Analytical intelligence is what traditional IQ tests measure: comparing, contrasting, evaluating, and explaining. A student strong in analytical intelligence earns high scores on standardized tests and excels at dissecting complex problems. Creative intelligence is the ability to generate novel ideas and solutions, to see connections others miss and approach problems from unexpected angles. Practical intelligence is the capacity to make things work in real-world settings, navigating social dynamics, adapting to new environments, and applying knowledge where it counts.
Sternberg’s illustration is memorable: an analytical student can compare different business plans, a creative student can develop a new one, and a practical student can make a plan actually succeed. Most people lead with one of these profiles while being adequate in the others. Traditional schooling and testing heavily reward analytical intelligence, which is why some clearly capable people never score well on formal assessments.

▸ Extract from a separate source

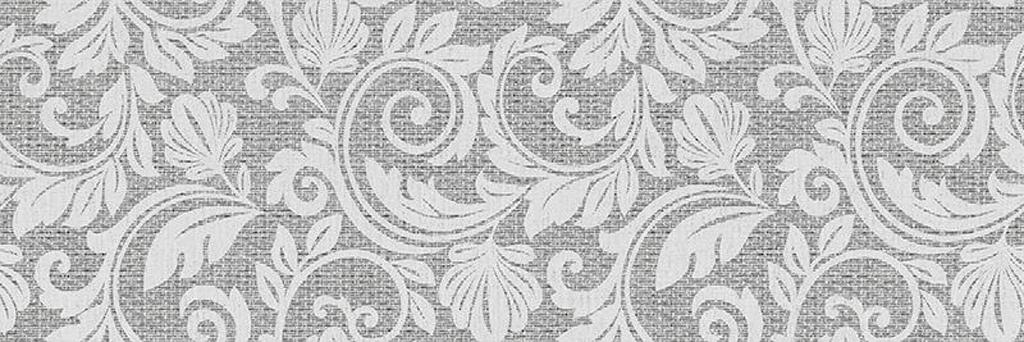 Купить Керамическая плитка ITT Ceramica Decor Passione Grey декор 20x60, Испания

Can You Become More Intelligent?
The idea that believing in your own capacity to grow (a “growth mindset”) can boost intelligence has become enormously popular. The actual evidence is far more restrained. The strongest studies, those with large sample sizes and high data quality, find effect sizes that are essentially zero, ranging from a Cohen’s d of -0.01 to +0.065. A large randomized trial of over 6,500 students in Norway found an effect size of just 0.025 on math course enrollment and passing rates. Believing you can improve is not harmful, but it doesn’t appear to meaningfully raise cognitive ability on its own.
What does make a measurable difference is sustained intellectual engagement over time. Learning a new skill, reading widely, solving complex problems, and working in cognitively demanding jobs all help maintain and build crystallized intelligence. For fluid intelligence, the picture is less encouraging: while aerobic exercise and good sleep support healthy brain function, no intervention has been shown to dramatically raise fluid intelligence beyond its genetic ceiling. The practical upside is that crystallized intelligence, the type most useful in daily life and careers, is highly responsive to effort and experience at any age.
IQ Scores in Context
Most intelligence tests use a scoring system where the average is 100 and the standard deviation is 15 points. About 68% of the population falls between 85 and 115. This bell curve is useful for identifying extremes (learning disabilities on one end, giftedness on the other) but tells you less about the middle. Two people with identical IQ scores can have wildly different cognitive profiles, one excelling in verbal reasoning while the other dominates spatial tasks.
It’s also worth noting that the long-documented trend of rising IQ scores across generations, known as the Flynn effect, may not reflect genuine increases in underlying intelligence. A 2025 analysis of Norwegian military data spanning seven decades found that observed score increases were driven mainly by improvements on one specific subtest (figure matrices) rather than a general rise in mental ability. The subsequent decline in scores, often called the “reverse Flynn effect,” was similarly driven by drops in word comprehension and numerical reasoning, not a broad cognitive decline. Educational reforms and cultural shifts in how people engage with certain types of problems likely explain both trends better than any real change in human brainpower.